At the EECS Rising Stars workshop, Chau, Srinivas, and Yang benefitted from connecting with peers who shared similar career aspirations—regardless of how closely their research interests overlap with their own.

“I really enjoyed the opportunity to meet other researchers—students, postdocs, and professors alike—who were also working on interesting and important problems related to computing and society,” said Chau, a fifth-year PhD student in Northwestern's Technology and Social Behavior program and member of Professor Maia Jacobs’s NU-PATH Lab. “It was wonderful to be surrounded by so many brilliant and passionate women in engineering and computer science, and I made some connections with very experienced researchers who I hope to collaborate with in the future.”

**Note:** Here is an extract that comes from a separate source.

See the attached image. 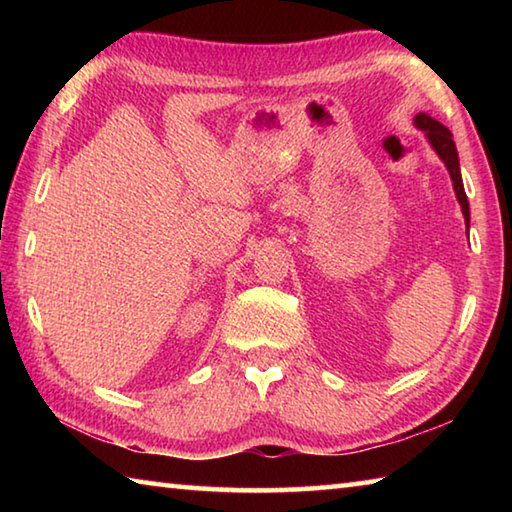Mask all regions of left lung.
Listing matches in <instances>:
<instances>
[{"instance_id": "1", "label": "left lung", "mask_w": 512, "mask_h": 512, "mask_svg": "<svg viewBox=\"0 0 512 512\" xmlns=\"http://www.w3.org/2000/svg\"><path fill=\"white\" fill-rule=\"evenodd\" d=\"M413 124L422 128L424 135H427L429 144L433 146V151L440 155V160L445 162V167L449 171V176H452V183H454V192L458 203H461V210L467 225H470V203H467V196H465V189H463V178H461V167H458V153H456V144L452 140V133L447 131V128L436 121L433 117H429L427 112H420V115H415Z\"/></svg>"}]
</instances>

Srinivas added, “I had fun getting to know people far outside my research area in algorithms and theoretical computer science—people I wouldn’t normally meet at conferences. My workshop roommate, for example, works in electrical engineering and applied physics designing solar cells, and it was really cool to learn about her research.”

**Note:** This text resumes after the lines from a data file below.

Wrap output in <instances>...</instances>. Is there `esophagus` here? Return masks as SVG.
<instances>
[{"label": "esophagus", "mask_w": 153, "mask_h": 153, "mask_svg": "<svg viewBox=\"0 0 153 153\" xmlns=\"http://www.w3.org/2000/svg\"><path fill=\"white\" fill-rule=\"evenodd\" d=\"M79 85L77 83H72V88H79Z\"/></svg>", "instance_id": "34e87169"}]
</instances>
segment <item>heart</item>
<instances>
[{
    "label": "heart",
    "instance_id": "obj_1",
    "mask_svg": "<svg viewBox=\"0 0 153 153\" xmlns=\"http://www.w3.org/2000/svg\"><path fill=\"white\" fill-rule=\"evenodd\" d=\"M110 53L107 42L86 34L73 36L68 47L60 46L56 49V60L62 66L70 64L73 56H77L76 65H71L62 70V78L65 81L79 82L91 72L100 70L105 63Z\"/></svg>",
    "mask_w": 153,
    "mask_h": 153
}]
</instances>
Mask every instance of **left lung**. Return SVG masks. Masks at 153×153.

EECS Rising Stars fosters this type of intellectual exchange across fields and cross-pollination of ideas.

“I gained valuable perspectives on interdisciplinary collaboration and how to translate fundamental materials research into system-level applications,” Yang said. “These insights will certainly inform how I design collaborations and plan future projects. I am inspired to think more strategically about how my work can connect with emerging fields such as AI-driven materials discovery and sustainable energy technologies.”

Meet the Rising Stars

Connie ChauChau’s research uses participatory and community-based design research methods to co-create technologies, especially those that promote positive individual and public health outcomes and improve digital/AI literacy and tech safety within non-technical communities. She received a 2025 Google PhD Fellowship in human-computer interaction (HCI), earned a Best Paper Honorable Mention Award at CHI 2025, and was awarded a Health Equity Scholars Program Scholarship by AcademyHealth.

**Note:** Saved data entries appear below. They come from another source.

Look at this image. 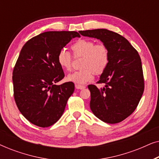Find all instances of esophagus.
Wrapping results in <instances>:
<instances>
[{
    "mask_svg": "<svg viewBox=\"0 0 159 159\" xmlns=\"http://www.w3.org/2000/svg\"><path fill=\"white\" fill-rule=\"evenodd\" d=\"M75 88H77V89H78V90H82V89L85 88V86H84V85H80V84H75Z\"/></svg>",
    "mask_w": 159,
    "mask_h": 159,
    "instance_id": "34e87169",
    "label": "esophagus"
}]
</instances>
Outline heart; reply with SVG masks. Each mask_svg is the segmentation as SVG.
I'll return each instance as SVG.
<instances>
[{
    "instance_id": "heart-1",
    "label": "heart",
    "mask_w": 159,
    "mask_h": 159,
    "mask_svg": "<svg viewBox=\"0 0 159 159\" xmlns=\"http://www.w3.org/2000/svg\"><path fill=\"white\" fill-rule=\"evenodd\" d=\"M75 57H82V69L74 71L67 76L66 79L77 84H84L93 80V74L100 75L107 69L110 61V51L104 44H96L94 41L81 39L71 47ZM59 66L66 71H70L72 66V58L66 50H61L58 54Z\"/></svg>"
}]
</instances>
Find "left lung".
Masks as SVG:
<instances>
[{
  "label": "left lung",
  "instance_id": "left-lung-1",
  "mask_svg": "<svg viewBox=\"0 0 159 159\" xmlns=\"http://www.w3.org/2000/svg\"><path fill=\"white\" fill-rule=\"evenodd\" d=\"M82 35L98 39L108 48L109 64L98 84H89L90 109L108 124L123 121L136 109L144 91L142 63L138 52L127 39L106 29L80 31Z\"/></svg>",
  "mask_w": 159,
  "mask_h": 159
}]
</instances>
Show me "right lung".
<instances>
[{"instance_id": "right-lung-1", "label": "right lung", "mask_w": 159, "mask_h": 159, "mask_svg": "<svg viewBox=\"0 0 159 159\" xmlns=\"http://www.w3.org/2000/svg\"><path fill=\"white\" fill-rule=\"evenodd\" d=\"M75 31L45 32L24 45L13 71L14 96L19 111L40 127L55 124L62 116L69 98L75 90L72 82L56 84L64 77L57 57Z\"/></svg>"}]
</instances>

Vaidehi SrinivasSrinivas designs new algorithms and provides rigorous theoretical guarantees for machine learning methods, to develop a principled understanding of when these methods work well and why they sometimes fail. She works on provable guarantees for machine learning tasks, particularly in beyond worst-case settings like smoothed analysis, algorithms with prediction, and conformal prediction. In 2023, Srinivas was awarded a Presidential Fellowship, the most prestigious fellowship awarded to graduate students by Northwestern University.

Yi YangYang develops stable and efficient perovskite-based optoelectronic devices through material design and interface management, integrating materials synthesis, interface chemistry, and device physics to achieve both high performance and long-term stability. Yang was selected for the 2024 International Institute for Nanotechnology Outstanding Researcher Leader Award and received first place in the poster session at the 2023 Northwestern-Münster Symposium on Smart Materials. Yang has published more than 50 papers, including 18 as first/co-first author. She holds three patents and serves as a reviewer for journals such as Nature Energy and Nature Nanotechnology.